Search code examples
pythonmachine-learningscikit-learnrandom-forest

"Warm Start" in combination with new data leads to broadcasting error when predicting with Random Forest


I am trying to train a random forest model with sklearn. I have some original data (x, y) that I use to train the RF initially with.

from sklearn.ensemble import RandomForestClassifier
import numpy as np
x = np.random.rand(30,20)
y = np.round(np.random.rand(30))
rf = RandomForestClassifier()
rf.fit(x,y)

Now I get some new data that I want to use to retrain the model, but I want to keep the already existing trees in the rf untouched. So I set warm_start=True and add additional trees.

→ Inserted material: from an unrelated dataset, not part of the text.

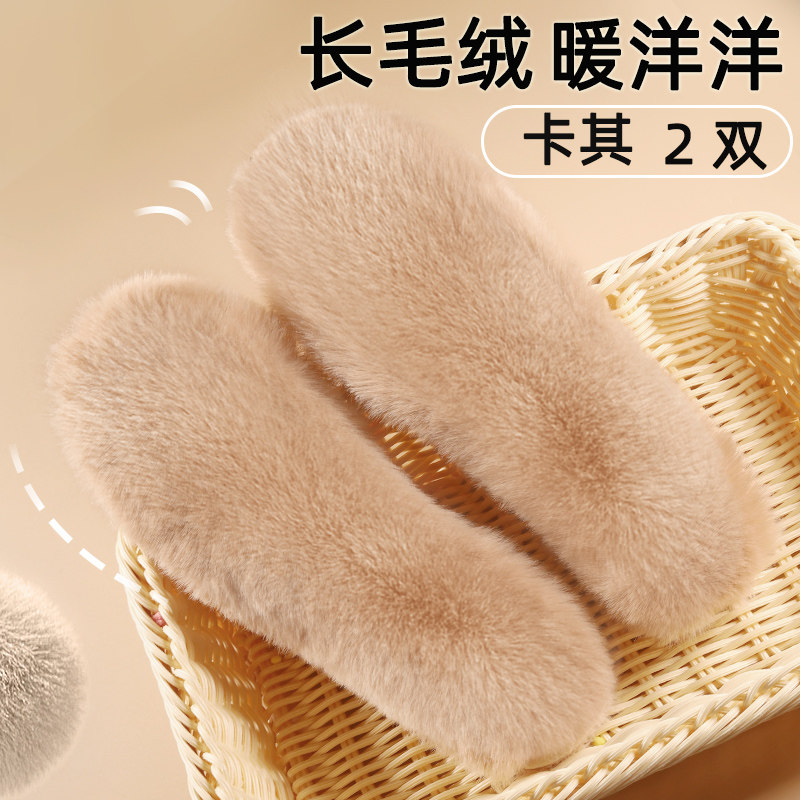 DL胖东来同款鞋垫冬季保暖加厚加绒毛绒秋棉男女款软底羊毛雪地靴 【2双装】卡其 35 京东折扣/优惠券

x_new = np.random.rand(5,20)
y_new = np.round(np.random.rand(5))
rf.n_estimators +=100
rf.warm_start = True
rf.fit(x_new,y_new)

So far so good. Everything works. But when I make predictions I get an error:

rf.predict(x)
>>> ValueError: non-broadcastable output operand with shape (30,1) doesn't match the broadcast shape (30,2)

Why does this happen?


Solution

  • This runs fine for me in colab, with the same sklearn version 1.2.2 mentioned. I suspect the issue is similar to what was indicated by the now-deleted answer, as well as Scikit-learn Randomforest with warm_start results (non-broadcastable output ...): one of your datasets (in this case, the y_new) doesn't have the same classes.

    I tested this by setting y_new = np.ones(5) instead of random, and I get the same error; so I think you were just unlucky and got all ones or all zeros with whatever random seed numpy had when you ran this the first time.